[英]How to concat all column values in a spark dataframe into a String in Python?
I am trying to concat all the values in a column to make a string out of it with comma seperated values.我正在尝试将列中的所有值连接起来,以用逗号分隔值从中生成一个字符串。 To do that in Scala, I wrote the following code:
为此,我在 Scala 中编写了以下代码:
val pushLogIds = incLogIdDf.select($"interface_log_id").collect().map(_.getInt(0).toString).mkString(",")

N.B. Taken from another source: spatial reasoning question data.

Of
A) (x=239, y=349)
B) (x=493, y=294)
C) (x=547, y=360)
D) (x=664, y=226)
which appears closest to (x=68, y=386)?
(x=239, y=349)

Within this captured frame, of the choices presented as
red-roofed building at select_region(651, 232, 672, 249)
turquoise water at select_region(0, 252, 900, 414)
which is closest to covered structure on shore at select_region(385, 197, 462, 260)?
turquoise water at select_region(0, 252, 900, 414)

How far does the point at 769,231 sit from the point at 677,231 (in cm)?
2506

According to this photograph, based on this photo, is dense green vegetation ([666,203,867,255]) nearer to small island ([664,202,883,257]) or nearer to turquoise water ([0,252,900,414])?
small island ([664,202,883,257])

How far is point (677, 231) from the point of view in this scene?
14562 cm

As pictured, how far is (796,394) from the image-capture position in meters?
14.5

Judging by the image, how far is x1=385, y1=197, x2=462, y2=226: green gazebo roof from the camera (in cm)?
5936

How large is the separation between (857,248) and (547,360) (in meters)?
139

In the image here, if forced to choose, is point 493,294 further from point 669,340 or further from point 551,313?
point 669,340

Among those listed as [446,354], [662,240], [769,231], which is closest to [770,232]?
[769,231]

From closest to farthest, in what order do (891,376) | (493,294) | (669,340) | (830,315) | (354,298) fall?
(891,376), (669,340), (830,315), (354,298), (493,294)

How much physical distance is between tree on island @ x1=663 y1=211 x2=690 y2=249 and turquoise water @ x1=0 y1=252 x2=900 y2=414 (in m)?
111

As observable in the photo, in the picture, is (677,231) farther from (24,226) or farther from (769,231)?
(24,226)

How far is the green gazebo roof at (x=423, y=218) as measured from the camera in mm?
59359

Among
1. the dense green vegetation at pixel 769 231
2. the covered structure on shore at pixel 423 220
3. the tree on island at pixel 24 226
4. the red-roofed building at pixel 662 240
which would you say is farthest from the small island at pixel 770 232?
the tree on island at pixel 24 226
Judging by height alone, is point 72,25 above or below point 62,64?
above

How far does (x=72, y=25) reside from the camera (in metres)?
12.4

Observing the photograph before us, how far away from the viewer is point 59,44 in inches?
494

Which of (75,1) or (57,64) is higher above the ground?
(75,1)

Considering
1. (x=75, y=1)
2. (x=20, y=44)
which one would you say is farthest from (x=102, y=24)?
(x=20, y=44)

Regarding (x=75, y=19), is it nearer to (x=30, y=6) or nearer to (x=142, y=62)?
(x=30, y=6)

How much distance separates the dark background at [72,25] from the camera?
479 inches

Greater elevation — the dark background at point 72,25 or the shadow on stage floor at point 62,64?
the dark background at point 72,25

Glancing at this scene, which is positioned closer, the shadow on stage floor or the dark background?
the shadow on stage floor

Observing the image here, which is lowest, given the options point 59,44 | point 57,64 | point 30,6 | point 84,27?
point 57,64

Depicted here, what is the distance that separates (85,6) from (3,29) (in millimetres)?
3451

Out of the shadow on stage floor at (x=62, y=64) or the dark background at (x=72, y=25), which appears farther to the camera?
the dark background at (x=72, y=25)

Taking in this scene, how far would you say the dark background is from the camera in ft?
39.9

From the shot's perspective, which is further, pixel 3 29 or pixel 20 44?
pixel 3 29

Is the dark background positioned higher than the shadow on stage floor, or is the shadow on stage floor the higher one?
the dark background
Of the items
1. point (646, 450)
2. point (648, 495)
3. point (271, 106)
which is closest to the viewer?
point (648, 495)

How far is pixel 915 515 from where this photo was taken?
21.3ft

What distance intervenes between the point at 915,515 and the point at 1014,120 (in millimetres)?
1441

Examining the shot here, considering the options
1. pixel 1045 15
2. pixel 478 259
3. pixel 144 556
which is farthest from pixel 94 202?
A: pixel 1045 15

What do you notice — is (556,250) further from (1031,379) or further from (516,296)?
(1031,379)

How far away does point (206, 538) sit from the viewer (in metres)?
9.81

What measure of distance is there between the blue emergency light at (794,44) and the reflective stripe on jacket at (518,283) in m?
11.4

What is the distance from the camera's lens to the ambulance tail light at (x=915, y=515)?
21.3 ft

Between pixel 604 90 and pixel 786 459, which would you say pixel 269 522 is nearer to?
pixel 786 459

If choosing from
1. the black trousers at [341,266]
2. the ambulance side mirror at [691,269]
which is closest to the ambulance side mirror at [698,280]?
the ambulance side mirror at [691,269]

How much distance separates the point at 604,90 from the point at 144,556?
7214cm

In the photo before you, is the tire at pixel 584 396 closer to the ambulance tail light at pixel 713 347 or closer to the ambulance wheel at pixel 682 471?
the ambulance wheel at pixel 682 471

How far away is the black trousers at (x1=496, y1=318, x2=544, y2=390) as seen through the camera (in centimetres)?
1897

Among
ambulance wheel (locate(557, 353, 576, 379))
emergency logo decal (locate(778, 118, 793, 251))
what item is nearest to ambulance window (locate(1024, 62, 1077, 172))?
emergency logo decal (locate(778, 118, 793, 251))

I am new to Python and after selecting the values in the column, I am unable to find a logic to Python to concat all the column values to a String after collecting them.我是 Python 的新手,在选择列中的值后,我无法找到 Python 的逻辑,以便在收集所有列值后将它们连接到字符串。
final_log_id_list = logidf.select("interface_log_id").collect()
Ex:前任:
interface_log_id
----------------
1
2
3
4
Output: a variable of String containing '1,2,3,4'
Could anyone let me know how to concat all the column values of a dataframe into a single String of comma separated values.谁能让我知道如何将 dataframe 的所有列值连接成一个逗号分隔值的字符串。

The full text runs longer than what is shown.